> [Records for the task]
***
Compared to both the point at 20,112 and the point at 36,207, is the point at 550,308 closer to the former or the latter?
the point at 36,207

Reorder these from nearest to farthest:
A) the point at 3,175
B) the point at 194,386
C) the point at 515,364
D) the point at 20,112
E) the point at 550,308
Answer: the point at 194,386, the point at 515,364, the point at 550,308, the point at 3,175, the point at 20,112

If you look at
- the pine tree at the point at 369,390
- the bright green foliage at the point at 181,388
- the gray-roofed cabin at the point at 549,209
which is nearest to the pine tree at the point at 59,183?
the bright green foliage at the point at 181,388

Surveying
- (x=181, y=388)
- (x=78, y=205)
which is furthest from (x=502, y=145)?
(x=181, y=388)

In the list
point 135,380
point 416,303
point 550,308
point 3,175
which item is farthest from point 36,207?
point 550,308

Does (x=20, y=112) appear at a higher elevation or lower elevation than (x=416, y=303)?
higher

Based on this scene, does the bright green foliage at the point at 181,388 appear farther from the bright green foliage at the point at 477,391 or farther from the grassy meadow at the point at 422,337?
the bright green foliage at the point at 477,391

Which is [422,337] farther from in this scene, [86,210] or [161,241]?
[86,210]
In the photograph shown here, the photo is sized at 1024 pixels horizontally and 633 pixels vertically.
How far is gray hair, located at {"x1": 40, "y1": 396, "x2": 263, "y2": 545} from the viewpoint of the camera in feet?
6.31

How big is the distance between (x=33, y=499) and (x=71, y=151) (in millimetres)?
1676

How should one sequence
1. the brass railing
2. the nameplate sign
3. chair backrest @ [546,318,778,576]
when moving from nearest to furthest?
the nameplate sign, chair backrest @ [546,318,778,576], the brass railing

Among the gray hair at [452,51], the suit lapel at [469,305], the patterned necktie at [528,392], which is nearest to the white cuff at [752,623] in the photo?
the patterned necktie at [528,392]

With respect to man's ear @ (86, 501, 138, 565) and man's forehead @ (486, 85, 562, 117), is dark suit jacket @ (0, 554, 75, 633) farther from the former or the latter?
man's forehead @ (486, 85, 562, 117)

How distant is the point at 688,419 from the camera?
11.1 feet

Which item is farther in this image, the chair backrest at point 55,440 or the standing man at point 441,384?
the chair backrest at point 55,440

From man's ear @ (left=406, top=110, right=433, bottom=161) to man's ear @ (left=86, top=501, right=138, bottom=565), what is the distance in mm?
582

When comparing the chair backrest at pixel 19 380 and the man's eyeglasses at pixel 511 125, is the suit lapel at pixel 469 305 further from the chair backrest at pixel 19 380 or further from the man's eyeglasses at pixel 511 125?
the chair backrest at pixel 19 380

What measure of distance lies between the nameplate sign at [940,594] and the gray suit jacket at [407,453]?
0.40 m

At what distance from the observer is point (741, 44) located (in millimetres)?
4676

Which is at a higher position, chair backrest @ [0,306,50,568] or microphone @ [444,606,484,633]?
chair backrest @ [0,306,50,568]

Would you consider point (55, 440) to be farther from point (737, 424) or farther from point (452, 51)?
***
> [What the task requires] Copy out all of the data above word for word, leaving every line unchanged.

> [Output for this exercise]
Compared to both the point at 20,112 and the point at 36,207, is the point at 550,308 closer to the former or the latter?
the point at 36,207

Reorder these from nearest to farthest:
A) the point at 3,175
B) the point at 194,386
C) the point at 515,364
D) the point at 20,112
E) the point at 550,308
Answer: the point at 194,386, the point at 515,364, the point at 550,308, the point at 3,175, the point at 20,112

If you look at
- the pine tree at the point at 369,390
- the bright green foliage at the point at 181,388
- the gray-roofed cabin at the point at 549,209
which is nearest to the pine tree at the point at 59,183?
the bright green foliage at the point at 181,388

Surveying
- (x=181, y=388)
- (x=78, y=205)
which is furthest from (x=502, y=145)?
(x=181, y=388)

In the list
point 135,380
point 416,303
point 550,308
point 3,175
which item is farthest from point 36,207?
point 550,308

Does (x=20, y=112) appear at a higher elevation or lower elevation than (x=416, y=303)?
higher

Based on this scene, does the bright green foliage at the point at 181,388 appear farther from the bright green foliage at the point at 477,391 or farther from the grassy meadow at the point at 422,337?
the bright green foliage at the point at 477,391

Which is [422,337] farther from in this scene, [86,210] or [161,241]?
[86,210]
In the photograph shown here, the photo is sized at 1024 pixels horizontally and 633 pixels vertically.
How far is gray hair, located at {"x1": 40, "y1": 396, "x2": 263, "y2": 545} from the viewpoint of the camera in feet?
6.31

How big is the distance between (x=33, y=499) and (x=71, y=151) (in millimetres)?
1676

How should one sequence
1. the brass railing
2. the nameplate sign
3. chair backrest @ [546,318,778,576]
when moving from nearest to furthest?
the nameplate sign, chair backrest @ [546,318,778,576], the brass railing

Among the gray hair at [452,51], the suit lapel at [469,305], the patterned necktie at [528,392], which is nearest to the white cuff at [752,623] in the photo?
the patterned necktie at [528,392]

With respect to man's ear @ (86, 501, 138, 565) and man's forehead @ (486, 85, 562, 117), is dark suit jacket @ (0, 554, 75, 633) farther from the former or the latter?
man's forehead @ (486, 85, 562, 117)

How distant is the point at 688,419 from the camera?
11.1 feet

Which item is farther in this image, the chair backrest at point 55,440 or the standing man at point 441,384?
the chair backrest at point 55,440

From man's ear @ (left=406, top=110, right=433, bottom=161) to man's ear @ (left=86, top=501, right=138, bottom=565), what is the distance in mm?
582

When comparing the chair backrest at pixel 19 380 and the man's eyeglasses at pixel 511 125, is the suit lapel at pixel 469 305 further from the chair backrest at pixel 19 380 or further from the man's eyeglasses at pixel 511 125?
the chair backrest at pixel 19 380

What measure of distance lies between the nameplate sign at [940,594] and the gray suit jacket at [407,453]?
0.40 m

At what distance from the observer is point (741, 44) located (in millimetres)?
4676

Which is at a higher position, chair backrest @ [0,306,50,568] or microphone @ [444,606,484,633]?
chair backrest @ [0,306,50,568]

Would you consider point (55, 440) to be farther from point (737, 424) or farther from point (452, 51)?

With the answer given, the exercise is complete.